The US government argues agricultural markets in the country have become “more concentrated and less competitive”, leading to a “squeeze” on farmers and ranchers.

It points to the US meat industry and how 80% of the country’s beef market is accounted for by “four large meat-packing companies”. During the early months of the pandemic, when processing facilities were closed, farmers faced an absence of customers and store shelves were short of products, the administration argues.

The US government believes the “risks” facing the market would grow amid the climate crisis and concerns over cybersecurity. Last month, JBS, one of the four beef processors that account for 80% of the US market, was hit by a breach that affected operations in the country.

The proposed changes to the Packers and Stockyards Act will see the USDA “clarify the conduct” it believes breaks regulations. The department, meanwhile, said it will “address oppressive practices in chicken processing” and “reinforce the longstanding USDA position that it is not necessary to demonstrate harm or likely harm to competition in order to establish a violation of the Act”.
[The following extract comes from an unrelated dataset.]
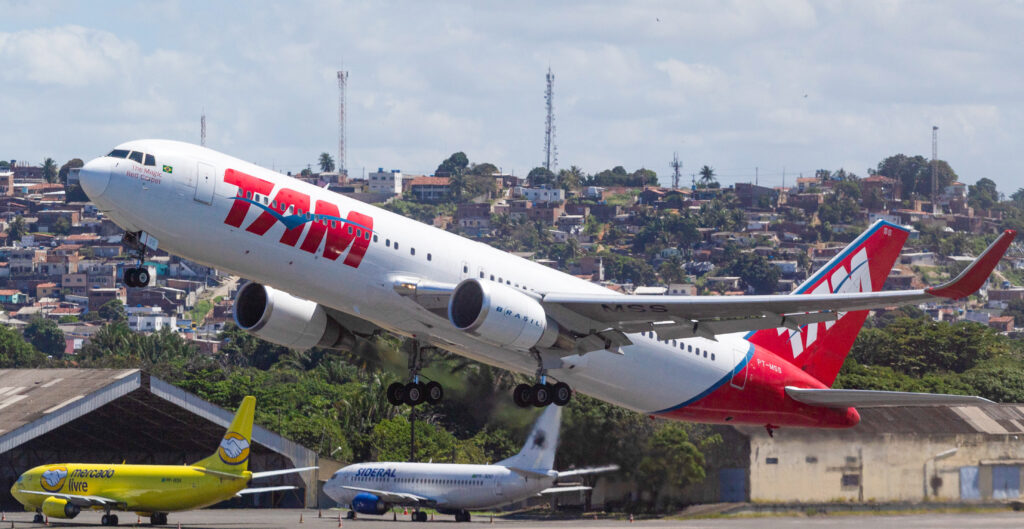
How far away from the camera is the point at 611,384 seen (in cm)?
4212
Julie Anna Potts, president and CEO of the Meat Institute, said: “President Biden’s executive order calling for USDA to change the Packers and Stockyards rules will have unintended consequences for consumers and producers. Government intervention in the market will increase the cost of food for consumers at a time when many are still suffering from the economic consequences of the pandemic.

“These proposed changes will open the floodgates for litigation that will ultimately limit livestock producers’ ability to market their livestock as they choose. These proposals have been considered and rejected before and they are counter to the precedent set in eight federal appellate circuits.”